Frank Harper is most well known for appearing in Lock, Stock and Two Smoking Barrels (1998) and The Football Factory (2004), and it’s to cockney gangsters and football hooligans that he turns in his directorial debut, St George’s Day (2012). The result is a fairly unremarkable crime caper that boasts production value and an impressive cast but is hampered by a sub-par script.
Things kick-off with middle-aged cousins, Mickey (Harper) and Ray (Craig Fairbrass), who sit atop the pile as the London gangster scene’s star players. They’ve helped advance the family business, which used to focus more on terrace argy-bargy, into a crime empire that means that they constantly have the old bill on their tracks in the form of the persistent Nixon (Jamie Foreman). Things take a turn for the worse when a drug run goes south and they end up in millions of pounds of debt to Vlad who is played by Zlatko Buric – and we all saw how it turned out for Kim Bodnia when he owed Buric money in Pusher (1996).
The plot is further complicated by a great swathe of supporting players of various kinds that sees Charles Dance, Vincent Regan, Neil Maskell, Keeley Hazell, Luke Treadaway, Dexter Fletcher, Nick Moran, Ashley Walters and Sean Pertwee all making appearances of varying sizes. Alas, the plethora of faces does little to disguise who the grass is when they discover that one of their firm is tipping off the fuzz.
Whilst the cast all put in satisfactory performances, many of the characters in St George’s Day are utterly superfluous and the intricate plot never quite manages either to convince or thoroughly engage, let alone keep the audience guessing. Although the film flits through a succession of nice locales, taking in The ‘Dam (Amsterdam) and Berlin as well as various London hot spots en route, the direction is fairly perfunctory and little leaps off the screen at you.

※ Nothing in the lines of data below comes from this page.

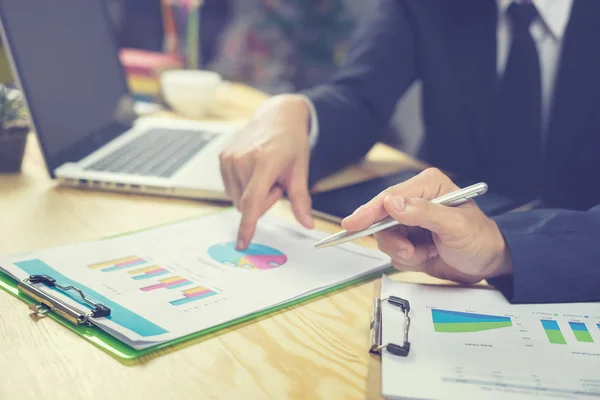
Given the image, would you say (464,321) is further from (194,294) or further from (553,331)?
(194,294)

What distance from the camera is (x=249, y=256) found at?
2.31 ft

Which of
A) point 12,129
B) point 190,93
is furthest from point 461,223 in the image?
point 190,93

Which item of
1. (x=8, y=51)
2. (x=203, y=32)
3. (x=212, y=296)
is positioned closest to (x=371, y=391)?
(x=212, y=296)

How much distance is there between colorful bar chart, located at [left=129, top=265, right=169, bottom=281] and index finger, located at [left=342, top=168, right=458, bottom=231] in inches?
7.8

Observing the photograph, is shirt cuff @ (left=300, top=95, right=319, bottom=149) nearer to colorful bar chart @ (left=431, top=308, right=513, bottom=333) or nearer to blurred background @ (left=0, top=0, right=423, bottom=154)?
colorful bar chart @ (left=431, top=308, right=513, bottom=333)

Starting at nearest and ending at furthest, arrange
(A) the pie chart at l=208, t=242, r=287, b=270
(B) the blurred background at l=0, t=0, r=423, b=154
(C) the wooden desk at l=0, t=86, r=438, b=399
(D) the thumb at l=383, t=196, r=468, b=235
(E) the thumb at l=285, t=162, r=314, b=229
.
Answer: (C) the wooden desk at l=0, t=86, r=438, b=399 < (D) the thumb at l=383, t=196, r=468, b=235 < (A) the pie chart at l=208, t=242, r=287, b=270 < (E) the thumb at l=285, t=162, r=314, b=229 < (B) the blurred background at l=0, t=0, r=423, b=154

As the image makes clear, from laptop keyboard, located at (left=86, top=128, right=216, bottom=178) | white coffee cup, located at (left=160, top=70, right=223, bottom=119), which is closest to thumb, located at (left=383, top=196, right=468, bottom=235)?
laptop keyboard, located at (left=86, top=128, right=216, bottom=178)

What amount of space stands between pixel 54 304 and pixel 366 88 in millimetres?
744

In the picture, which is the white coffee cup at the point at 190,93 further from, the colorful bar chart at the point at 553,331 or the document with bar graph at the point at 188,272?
the colorful bar chart at the point at 553,331

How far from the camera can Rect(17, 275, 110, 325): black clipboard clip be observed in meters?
0.54

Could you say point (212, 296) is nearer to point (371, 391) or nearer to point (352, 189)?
point (371, 391)

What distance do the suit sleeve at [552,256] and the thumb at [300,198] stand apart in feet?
0.78

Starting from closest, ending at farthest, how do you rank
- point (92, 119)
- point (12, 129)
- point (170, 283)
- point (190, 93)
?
point (170, 283)
point (12, 129)
point (92, 119)
point (190, 93)

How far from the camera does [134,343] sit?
51cm
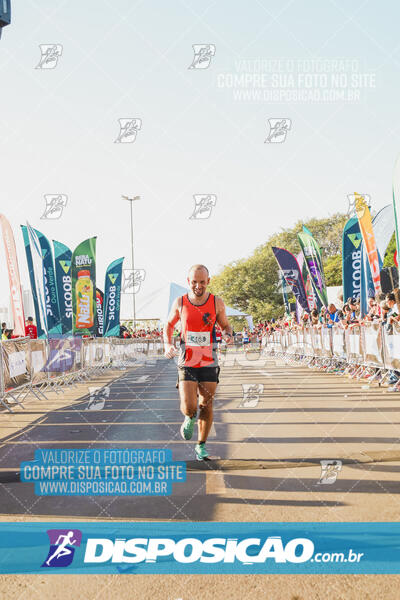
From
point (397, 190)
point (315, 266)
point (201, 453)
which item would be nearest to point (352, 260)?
point (315, 266)

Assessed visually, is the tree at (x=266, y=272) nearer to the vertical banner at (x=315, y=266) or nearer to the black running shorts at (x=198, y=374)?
the vertical banner at (x=315, y=266)

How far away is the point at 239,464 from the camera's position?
20.1 feet

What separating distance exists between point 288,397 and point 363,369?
434 cm

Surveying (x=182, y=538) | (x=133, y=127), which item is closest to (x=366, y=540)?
(x=182, y=538)

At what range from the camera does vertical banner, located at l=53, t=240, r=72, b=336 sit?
20516 mm

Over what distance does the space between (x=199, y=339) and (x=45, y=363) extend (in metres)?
8.75

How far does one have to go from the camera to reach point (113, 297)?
28.8m

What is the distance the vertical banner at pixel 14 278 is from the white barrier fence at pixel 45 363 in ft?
3.17

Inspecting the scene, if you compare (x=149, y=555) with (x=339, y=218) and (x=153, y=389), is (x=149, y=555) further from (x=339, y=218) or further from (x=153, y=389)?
(x=339, y=218)

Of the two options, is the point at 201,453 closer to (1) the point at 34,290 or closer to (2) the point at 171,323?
(2) the point at 171,323

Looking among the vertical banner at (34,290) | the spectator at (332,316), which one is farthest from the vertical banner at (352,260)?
the vertical banner at (34,290)

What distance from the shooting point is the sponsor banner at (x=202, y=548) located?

Harper’s influences are clear and references are made to various American gangster films, with Donnie Brasco (1997) even getting a name-check, but the finished product feels more like those Brit crime flicks that we see so much of these days. It’s not awful, but St George’s Day fails to stand out other than in its cast list and it certainly doesn’t manage to compete with Wild Bill (2011), the directorial debut of fellow Lock, Stock alum, Dexter Fletcher, that came out earlier in the year.